| TEXT EXCERPT |
There are a lot of bands where we're from that are focused on
getting signed to a major label and making money and using music
to transport them out. Not us."
The band's previous Albuquerque show was an exercise in the musical
power of restraint and a lesson in elegant pop/rock construction.
The band wowed a small audience that had come mostly by word of
mouth. They are still a remarkably well-kept secret, despite high-profile
reviews in Salon.com and critical chest-beating in their hometown.
What all of their fans see is this--a precious musical commodity.
Because they don't course through your town every day, each of
their performances has a feeling of precious vitality.
Members of the band are house painters, teachers and students.
"We're a weird case," says Kadane. "It's hard to
explain the contradictions inherent in this intense love of music.
That's sometimes the reason not to tour six months out of the
year. We don't want to burn out of what would turn into a job.
There are people who don't quite understand why we don't play
more. We have more responsibilities as people than we did 10 years
ago. I, for one, am married to a band and a woman at the same
time. On the one hand, the band is a priority, and we all care
more about it than anything else, but our lives aren't such total
drudgery that we would need something better to come along and
take us away."

| Items from a data source |
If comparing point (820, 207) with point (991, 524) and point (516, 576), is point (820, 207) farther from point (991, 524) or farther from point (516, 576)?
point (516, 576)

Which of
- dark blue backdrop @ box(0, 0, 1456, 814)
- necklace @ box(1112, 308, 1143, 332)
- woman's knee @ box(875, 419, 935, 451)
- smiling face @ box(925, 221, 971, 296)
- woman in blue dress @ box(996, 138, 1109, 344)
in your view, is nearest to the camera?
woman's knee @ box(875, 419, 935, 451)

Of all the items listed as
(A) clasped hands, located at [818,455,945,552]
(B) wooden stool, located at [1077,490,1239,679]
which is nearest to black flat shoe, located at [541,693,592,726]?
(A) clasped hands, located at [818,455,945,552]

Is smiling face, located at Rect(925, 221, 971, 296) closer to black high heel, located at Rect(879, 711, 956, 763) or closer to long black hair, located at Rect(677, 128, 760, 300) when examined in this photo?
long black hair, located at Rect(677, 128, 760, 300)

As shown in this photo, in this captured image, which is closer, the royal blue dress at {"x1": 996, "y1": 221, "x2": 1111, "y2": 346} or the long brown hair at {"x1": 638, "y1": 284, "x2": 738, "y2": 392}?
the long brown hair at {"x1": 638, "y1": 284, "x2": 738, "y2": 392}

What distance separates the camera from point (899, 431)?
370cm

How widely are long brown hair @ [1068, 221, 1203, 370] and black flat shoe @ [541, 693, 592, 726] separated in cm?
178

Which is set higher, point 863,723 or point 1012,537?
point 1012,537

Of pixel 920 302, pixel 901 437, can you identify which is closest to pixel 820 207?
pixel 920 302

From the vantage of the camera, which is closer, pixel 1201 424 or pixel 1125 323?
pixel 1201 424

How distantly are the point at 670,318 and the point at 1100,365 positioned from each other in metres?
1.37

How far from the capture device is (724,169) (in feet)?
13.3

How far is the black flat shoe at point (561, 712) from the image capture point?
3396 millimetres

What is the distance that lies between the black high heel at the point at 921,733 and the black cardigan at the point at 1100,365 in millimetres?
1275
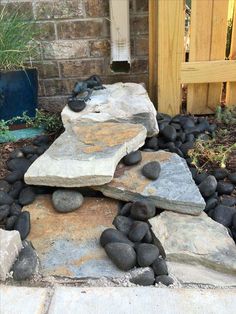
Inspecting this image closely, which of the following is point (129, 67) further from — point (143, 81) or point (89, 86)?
point (89, 86)

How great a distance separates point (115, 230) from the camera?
1.52 meters

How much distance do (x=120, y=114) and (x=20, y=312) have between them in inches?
49.9

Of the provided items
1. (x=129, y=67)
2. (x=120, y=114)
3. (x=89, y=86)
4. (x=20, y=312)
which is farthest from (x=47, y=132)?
(x=20, y=312)

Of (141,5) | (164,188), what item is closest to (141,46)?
(141,5)

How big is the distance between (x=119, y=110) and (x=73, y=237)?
92 centimetres

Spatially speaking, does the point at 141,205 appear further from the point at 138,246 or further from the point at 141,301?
the point at 141,301

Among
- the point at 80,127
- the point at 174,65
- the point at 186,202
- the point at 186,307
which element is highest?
the point at 174,65

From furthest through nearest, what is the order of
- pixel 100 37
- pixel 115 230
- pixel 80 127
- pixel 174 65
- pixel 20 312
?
pixel 100 37 < pixel 174 65 < pixel 80 127 < pixel 115 230 < pixel 20 312

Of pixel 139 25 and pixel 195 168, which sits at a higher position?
pixel 139 25

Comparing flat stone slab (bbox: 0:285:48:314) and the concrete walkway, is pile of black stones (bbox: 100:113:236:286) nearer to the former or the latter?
the concrete walkway

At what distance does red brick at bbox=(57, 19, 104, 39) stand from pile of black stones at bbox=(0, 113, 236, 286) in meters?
0.87

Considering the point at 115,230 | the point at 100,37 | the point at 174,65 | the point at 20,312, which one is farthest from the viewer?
the point at 100,37

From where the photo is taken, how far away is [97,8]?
8.94ft

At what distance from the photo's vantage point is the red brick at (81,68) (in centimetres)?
287
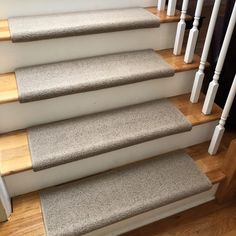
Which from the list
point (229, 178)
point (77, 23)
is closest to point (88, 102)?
point (77, 23)

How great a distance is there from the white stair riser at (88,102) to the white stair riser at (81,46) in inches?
10.5

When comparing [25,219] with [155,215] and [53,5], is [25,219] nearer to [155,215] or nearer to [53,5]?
[155,215]

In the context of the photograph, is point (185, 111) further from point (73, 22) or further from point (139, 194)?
point (73, 22)

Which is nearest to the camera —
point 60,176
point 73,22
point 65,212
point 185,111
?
point 65,212

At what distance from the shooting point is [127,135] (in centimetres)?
138

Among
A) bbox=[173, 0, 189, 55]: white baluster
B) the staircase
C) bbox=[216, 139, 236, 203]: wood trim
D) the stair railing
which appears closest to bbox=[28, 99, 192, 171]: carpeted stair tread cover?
the staircase

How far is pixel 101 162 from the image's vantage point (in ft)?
4.66

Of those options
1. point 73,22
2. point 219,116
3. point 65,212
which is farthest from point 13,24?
point 219,116

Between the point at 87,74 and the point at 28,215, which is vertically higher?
the point at 87,74

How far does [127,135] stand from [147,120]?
0.18 meters

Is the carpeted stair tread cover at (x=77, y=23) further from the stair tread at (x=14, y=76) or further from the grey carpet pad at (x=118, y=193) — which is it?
the grey carpet pad at (x=118, y=193)

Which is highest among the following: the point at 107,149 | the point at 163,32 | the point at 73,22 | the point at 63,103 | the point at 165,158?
the point at 73,22

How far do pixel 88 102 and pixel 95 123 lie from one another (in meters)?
0.13

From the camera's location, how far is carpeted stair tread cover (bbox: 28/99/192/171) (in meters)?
1.28
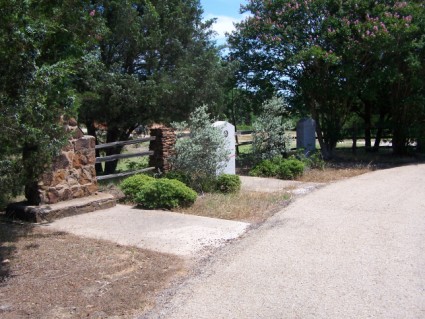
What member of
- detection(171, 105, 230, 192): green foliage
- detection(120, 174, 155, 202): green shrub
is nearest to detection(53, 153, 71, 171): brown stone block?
detection(120, 174, 155, 202): green shrub

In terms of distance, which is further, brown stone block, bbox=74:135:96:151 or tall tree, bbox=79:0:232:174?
tall tree, bbox=79:0:232:174

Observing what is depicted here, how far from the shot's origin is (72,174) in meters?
8.93

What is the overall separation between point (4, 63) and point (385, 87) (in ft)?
51.2

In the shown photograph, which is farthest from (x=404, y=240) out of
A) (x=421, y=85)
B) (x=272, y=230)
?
(x=421, y=85)

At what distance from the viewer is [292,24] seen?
50.8 ft

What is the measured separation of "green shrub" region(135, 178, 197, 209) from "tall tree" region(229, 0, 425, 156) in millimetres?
7230

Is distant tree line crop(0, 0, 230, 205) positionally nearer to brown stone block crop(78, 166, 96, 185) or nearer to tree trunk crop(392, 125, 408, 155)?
brown stone block crop(78, 166, 96, 185)

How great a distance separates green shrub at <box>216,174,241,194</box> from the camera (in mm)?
10695

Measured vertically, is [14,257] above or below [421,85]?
below

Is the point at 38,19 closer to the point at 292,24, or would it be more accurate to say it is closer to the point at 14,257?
the point at 14,257

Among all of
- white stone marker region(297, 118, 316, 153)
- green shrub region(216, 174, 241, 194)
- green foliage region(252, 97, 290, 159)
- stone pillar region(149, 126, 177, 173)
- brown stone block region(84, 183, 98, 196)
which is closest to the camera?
brown stone block region(84, 183, 98, 196)

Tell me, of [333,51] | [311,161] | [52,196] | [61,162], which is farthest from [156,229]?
[333,51]

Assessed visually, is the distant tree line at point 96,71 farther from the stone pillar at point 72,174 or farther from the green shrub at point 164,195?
the green shrub at point 164,195

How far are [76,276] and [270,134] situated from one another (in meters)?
9.49
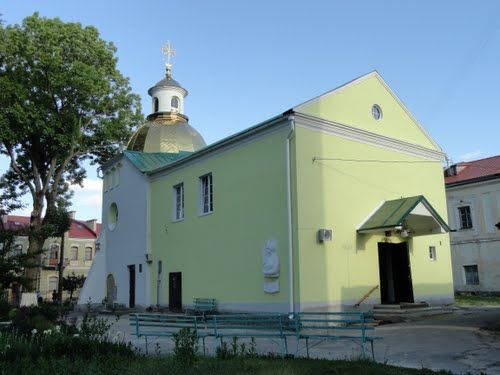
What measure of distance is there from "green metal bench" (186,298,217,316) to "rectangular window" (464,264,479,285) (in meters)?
20.5

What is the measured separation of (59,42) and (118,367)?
2181 centimetres

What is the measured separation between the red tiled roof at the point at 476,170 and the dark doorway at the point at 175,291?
68.7ft

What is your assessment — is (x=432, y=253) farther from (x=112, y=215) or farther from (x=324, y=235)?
(x=112, y=215)

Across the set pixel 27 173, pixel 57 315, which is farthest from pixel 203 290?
pixel 27 173

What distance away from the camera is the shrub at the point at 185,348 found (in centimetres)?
736

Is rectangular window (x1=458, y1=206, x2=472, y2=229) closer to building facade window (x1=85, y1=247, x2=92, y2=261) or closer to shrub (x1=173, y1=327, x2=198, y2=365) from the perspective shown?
shrub (x1=173, y1=327, x2=198, y2=365)

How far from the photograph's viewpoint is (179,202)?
20.5 metres

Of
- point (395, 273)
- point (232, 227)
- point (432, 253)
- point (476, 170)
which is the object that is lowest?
point (395, 273)

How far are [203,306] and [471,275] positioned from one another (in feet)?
68.2

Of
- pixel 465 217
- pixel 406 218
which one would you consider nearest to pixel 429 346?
pixel 406 218

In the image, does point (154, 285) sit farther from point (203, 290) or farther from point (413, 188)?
point (413, 188)

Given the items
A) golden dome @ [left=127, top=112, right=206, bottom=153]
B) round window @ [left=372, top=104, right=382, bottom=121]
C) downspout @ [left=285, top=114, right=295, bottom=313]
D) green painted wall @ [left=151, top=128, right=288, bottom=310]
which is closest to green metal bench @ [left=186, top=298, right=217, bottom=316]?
green painted wall @ [left=151, top=128, right=288, bottom=310]

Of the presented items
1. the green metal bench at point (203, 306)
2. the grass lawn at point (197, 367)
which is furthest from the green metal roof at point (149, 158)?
the grass lawn at point (197, 367)

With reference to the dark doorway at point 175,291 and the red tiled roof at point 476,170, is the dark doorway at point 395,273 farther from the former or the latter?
the red tiled roof at point 476,170
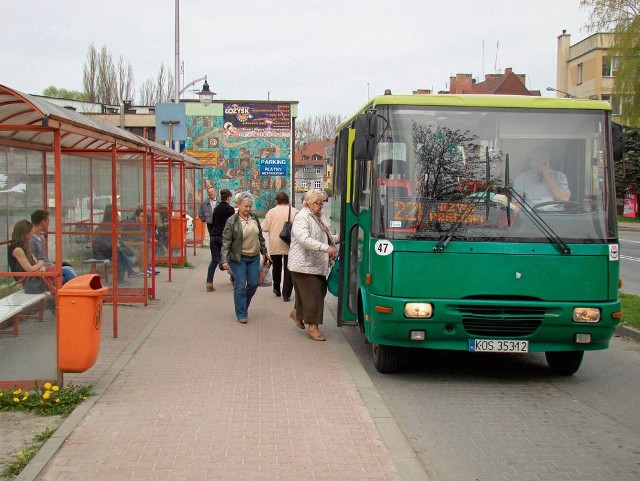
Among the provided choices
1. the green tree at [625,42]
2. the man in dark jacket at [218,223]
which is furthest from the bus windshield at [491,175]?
the green tree at [625,42]

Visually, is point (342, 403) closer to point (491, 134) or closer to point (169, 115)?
point (491, 134)

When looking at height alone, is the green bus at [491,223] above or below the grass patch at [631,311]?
above

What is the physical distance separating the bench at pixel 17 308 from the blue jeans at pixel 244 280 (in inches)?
158

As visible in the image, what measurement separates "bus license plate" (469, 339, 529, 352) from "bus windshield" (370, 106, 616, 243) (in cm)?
96

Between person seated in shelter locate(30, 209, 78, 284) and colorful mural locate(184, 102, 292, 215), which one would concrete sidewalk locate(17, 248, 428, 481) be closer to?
person seated in shelter locate(30, 209, 78, 284)

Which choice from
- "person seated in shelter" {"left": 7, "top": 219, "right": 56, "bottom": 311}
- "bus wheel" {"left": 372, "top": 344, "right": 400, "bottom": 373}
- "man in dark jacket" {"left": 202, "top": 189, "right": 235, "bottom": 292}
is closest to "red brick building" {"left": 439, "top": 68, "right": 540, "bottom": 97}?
"man in dark jacket" {"left": 202, "top": 189, "right": 235, "bottom": 292}

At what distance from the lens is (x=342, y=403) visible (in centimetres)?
652

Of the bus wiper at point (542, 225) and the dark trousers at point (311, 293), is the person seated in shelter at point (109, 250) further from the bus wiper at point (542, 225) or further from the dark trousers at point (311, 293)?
the bus wiper at point (542, 225)

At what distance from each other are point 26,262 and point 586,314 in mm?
5281

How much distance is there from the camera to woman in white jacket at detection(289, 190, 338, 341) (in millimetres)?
9219

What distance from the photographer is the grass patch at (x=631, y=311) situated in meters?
10.9

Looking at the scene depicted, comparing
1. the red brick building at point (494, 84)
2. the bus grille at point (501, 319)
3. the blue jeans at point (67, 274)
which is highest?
the red brick building at point (494, 84)

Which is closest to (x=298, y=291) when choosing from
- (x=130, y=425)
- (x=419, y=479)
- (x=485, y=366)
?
(x=485, y=366)

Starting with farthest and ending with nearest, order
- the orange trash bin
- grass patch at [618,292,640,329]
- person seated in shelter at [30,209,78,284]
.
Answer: grass patch at [618,292,640,329] → person seated in shelter at [30,209,78,284] → the orange trash bin
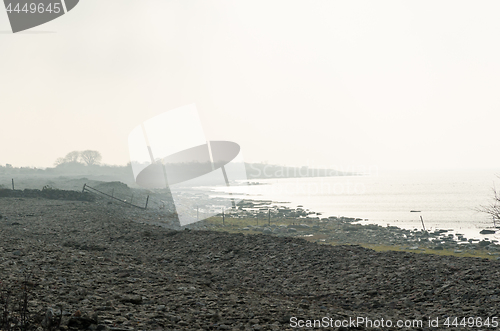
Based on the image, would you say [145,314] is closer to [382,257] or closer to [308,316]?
[308,316]

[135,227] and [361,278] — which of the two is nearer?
[361,278]

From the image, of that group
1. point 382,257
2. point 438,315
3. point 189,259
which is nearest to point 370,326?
point 438,315

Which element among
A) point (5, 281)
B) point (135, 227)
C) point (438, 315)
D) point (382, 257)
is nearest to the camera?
point (5, 281)

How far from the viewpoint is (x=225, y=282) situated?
1141 centimetres

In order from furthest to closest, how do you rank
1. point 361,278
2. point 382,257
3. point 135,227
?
point 135,227
point 382,257
point 361,278

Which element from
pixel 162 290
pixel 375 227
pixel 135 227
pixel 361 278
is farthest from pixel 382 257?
pixel 375 227

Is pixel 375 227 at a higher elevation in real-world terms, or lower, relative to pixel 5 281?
lower

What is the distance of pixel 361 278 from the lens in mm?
11680

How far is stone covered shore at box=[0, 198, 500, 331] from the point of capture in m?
6.56

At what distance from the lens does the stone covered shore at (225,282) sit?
21.5ft

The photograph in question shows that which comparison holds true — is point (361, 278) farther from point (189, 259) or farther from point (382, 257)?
point (189, 259)

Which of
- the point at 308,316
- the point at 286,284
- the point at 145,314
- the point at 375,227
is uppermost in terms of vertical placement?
the point at 145,314

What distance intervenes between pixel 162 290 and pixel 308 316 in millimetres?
3576

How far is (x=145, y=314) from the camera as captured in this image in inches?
253
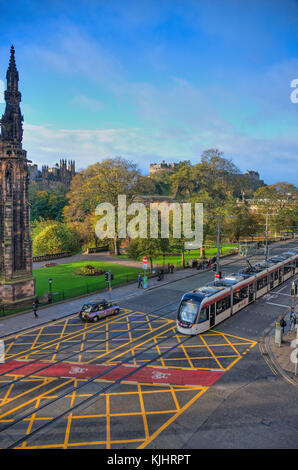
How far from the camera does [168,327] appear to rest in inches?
840

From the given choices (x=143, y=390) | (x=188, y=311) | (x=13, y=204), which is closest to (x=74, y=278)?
(x=13, y=204)

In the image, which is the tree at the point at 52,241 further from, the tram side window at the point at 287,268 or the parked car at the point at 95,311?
the tram side window at the point at 287,268

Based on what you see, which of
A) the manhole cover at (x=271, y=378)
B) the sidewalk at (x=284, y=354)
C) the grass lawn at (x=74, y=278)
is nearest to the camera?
the manhole cover at (x=271, y=378)

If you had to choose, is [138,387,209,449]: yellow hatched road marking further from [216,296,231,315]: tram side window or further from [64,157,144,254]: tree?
[64,157,144,254]: tree

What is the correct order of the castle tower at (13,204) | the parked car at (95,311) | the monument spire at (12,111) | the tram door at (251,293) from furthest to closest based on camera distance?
the monument spire at (12,111) → the castle tower at (13,204) → the tram door at (251,293) → the parked car at (95,311)

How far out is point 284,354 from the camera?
17094 millimetres

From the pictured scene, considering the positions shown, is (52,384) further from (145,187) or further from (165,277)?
(145,187)

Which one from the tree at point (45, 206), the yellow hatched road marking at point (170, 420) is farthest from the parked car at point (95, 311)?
the tree at point (45, 206)

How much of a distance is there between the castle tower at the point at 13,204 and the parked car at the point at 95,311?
285 inches

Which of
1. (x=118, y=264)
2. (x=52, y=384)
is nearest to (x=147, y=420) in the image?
(x=52, y=384)

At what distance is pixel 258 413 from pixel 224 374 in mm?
3078

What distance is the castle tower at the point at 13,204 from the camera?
26.3 metres

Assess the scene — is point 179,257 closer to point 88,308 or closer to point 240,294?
point 240,294

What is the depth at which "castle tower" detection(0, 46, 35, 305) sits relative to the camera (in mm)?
26312
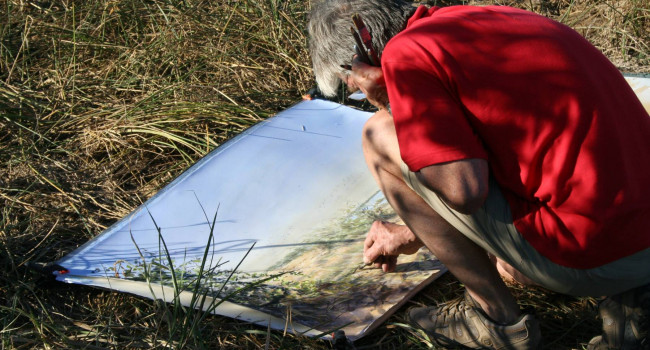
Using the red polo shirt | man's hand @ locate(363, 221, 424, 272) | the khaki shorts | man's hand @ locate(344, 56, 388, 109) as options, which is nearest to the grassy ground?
man's hand @ locate(363, 221, 424, 272)

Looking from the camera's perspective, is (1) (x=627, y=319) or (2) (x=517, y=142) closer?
(2) (x=517, y=142)

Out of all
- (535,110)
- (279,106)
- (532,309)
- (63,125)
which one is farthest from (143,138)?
(535,110)

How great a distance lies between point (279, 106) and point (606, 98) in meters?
2.13

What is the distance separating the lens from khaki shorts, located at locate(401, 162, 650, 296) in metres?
1.65

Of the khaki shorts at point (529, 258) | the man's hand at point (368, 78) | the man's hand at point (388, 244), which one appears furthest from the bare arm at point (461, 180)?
the man's hand at point (388, 244)

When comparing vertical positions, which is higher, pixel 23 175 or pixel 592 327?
pixel 592 327

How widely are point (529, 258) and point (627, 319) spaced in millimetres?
322

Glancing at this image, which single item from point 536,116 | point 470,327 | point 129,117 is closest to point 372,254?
point 470,327

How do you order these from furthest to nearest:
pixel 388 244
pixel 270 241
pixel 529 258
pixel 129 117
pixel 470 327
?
pixel 129 117, pixel 270 241, pixel 388 244, pixel 470 327, pixel 529 258

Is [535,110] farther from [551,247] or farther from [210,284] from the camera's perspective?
[210,284]

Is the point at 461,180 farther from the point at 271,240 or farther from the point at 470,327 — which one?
the point at 271,240

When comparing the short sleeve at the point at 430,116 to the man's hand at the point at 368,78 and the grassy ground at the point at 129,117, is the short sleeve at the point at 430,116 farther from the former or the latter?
the grassy ground at the point at 129,117

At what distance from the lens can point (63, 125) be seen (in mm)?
3254

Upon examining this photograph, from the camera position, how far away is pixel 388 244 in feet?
6.86
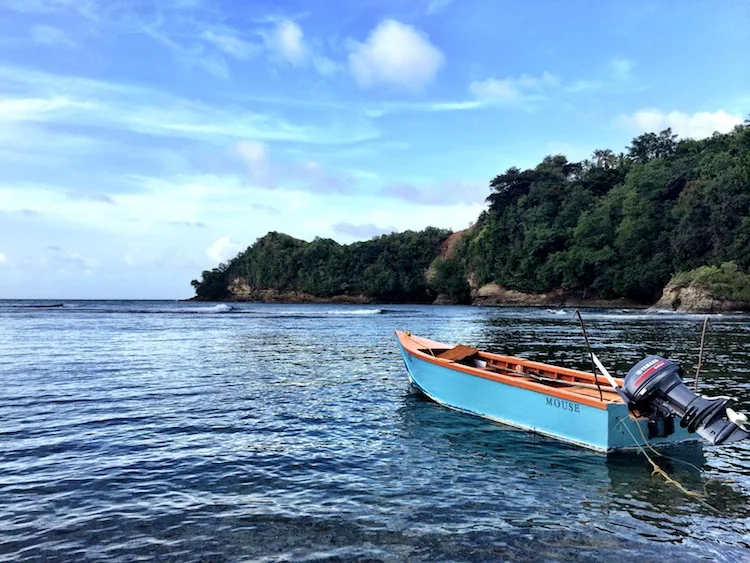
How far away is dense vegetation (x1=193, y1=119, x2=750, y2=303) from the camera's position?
72188mm

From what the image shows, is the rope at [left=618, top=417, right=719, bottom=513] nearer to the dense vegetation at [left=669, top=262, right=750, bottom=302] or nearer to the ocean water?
the ocean water

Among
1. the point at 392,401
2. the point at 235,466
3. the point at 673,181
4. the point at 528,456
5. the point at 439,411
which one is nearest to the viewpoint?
the point at 235,466

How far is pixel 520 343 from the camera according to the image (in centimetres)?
2741

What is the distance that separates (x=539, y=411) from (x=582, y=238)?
286 ft

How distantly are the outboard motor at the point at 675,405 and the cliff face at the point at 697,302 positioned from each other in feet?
193

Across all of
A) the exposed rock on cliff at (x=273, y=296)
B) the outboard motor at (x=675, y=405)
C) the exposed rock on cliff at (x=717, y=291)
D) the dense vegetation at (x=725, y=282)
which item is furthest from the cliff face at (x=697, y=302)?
the exposed rock on cliff at (x=273, y=296)

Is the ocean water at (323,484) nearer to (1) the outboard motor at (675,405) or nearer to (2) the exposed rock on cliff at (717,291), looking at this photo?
(1) the outboard motor at (675,405)

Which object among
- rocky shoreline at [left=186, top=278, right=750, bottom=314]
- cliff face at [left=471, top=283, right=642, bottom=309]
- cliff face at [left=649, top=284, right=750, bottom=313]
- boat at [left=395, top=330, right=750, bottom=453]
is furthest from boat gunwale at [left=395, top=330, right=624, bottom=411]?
cliff face at [left=471, top=283, right=642, bottom=309]

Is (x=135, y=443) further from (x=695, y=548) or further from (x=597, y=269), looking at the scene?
(x=597, y=269)

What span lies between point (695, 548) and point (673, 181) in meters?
90.4

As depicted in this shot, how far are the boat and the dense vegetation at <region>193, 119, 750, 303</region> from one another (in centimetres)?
6455

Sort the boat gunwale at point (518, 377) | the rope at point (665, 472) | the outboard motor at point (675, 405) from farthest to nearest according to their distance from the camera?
the boat gunwale at point (518, 377) < the outboard motor at point (675, 405) < the rope at point (665, 472)

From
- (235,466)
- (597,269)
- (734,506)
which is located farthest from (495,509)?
(597,269)

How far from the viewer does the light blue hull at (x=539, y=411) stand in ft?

| COMPLETE THE FOLLOWING |
• 1. Rewrite the band profile from "Because they don't" to "teachers and students.", swapping "house painters" for "carpenters".
• 2. What jobs do the band's members hold, according to the band profile?
• 3. Pick up the band profile where it stops and write what comes next.
These rows were drawn from a separate source.

| TASK RESULTS |
• 1.
Because they don't course through your town every day, each of
their performances has a feeling of precious vitality.
Members of the band are carpenters, teachers and students.

• 2. They are house painters, teachers and students.

• 3.
Bedhead are singular artists whose genius has yet to be fully
appreciated--but often lies in restraint and craft that are rare
gifts, indeed. "We've never had problems in the band with
ego things," Kadane says. "We just deal with what the
songs are. None of us has ever felt the need to show off, not
like we'd have anything to show. We're interested in guitars."
Modesty notwithstanding, Bedhead's songs over several CDs explore
misery and the existence of God to swooping and crashing guitars
and patient, tasteful rhythm. Their latest, Transaction de
Novo (Trance) is their most effective release yet. "The
Present," perhaps a response to the Velvet Underground's
"The Gift," is a spare tone poem. The whispered vocals
provide the crucial text for brothers and guitarists Matt and
Bubba Kadane and T. Coxe to lay tangled, melodic guitar textures.
Matt Kadane's hope-worn existentialist manifestos hit with the
same clean punk fury, and the band expresses as much depth in
dynamics as the VU.
So many try to have the same understated cool, and Bedhead are
among the very few who have done it over a handful of albums and
rare tours. In lesser hands, their songs might be dumpy, morose--even
sappy, these songs of longing and quiet desperation. They are
at their finest when they slow down to a quiet whisper, and the
band reveals in its spaces the fleshy, substantive emotional depth.
"The lyrics are harder for us than the music," says
Kadane. "We could say what the songs are about, but it would
dilute their effect. If the effect is there, it's there in those
words, and they are the best way to say what's said."
Why should you bother? Because in their philosophical approach
and their execution, they produce beautiful, meaningful music.
They haven't stretched themselves thin, and they care about what
they're doing enough to be careful with it. In a rock world that's
built for speed, Bedhead are--surprisingly, elegantly--the ones
who are moving faster and seeing farther.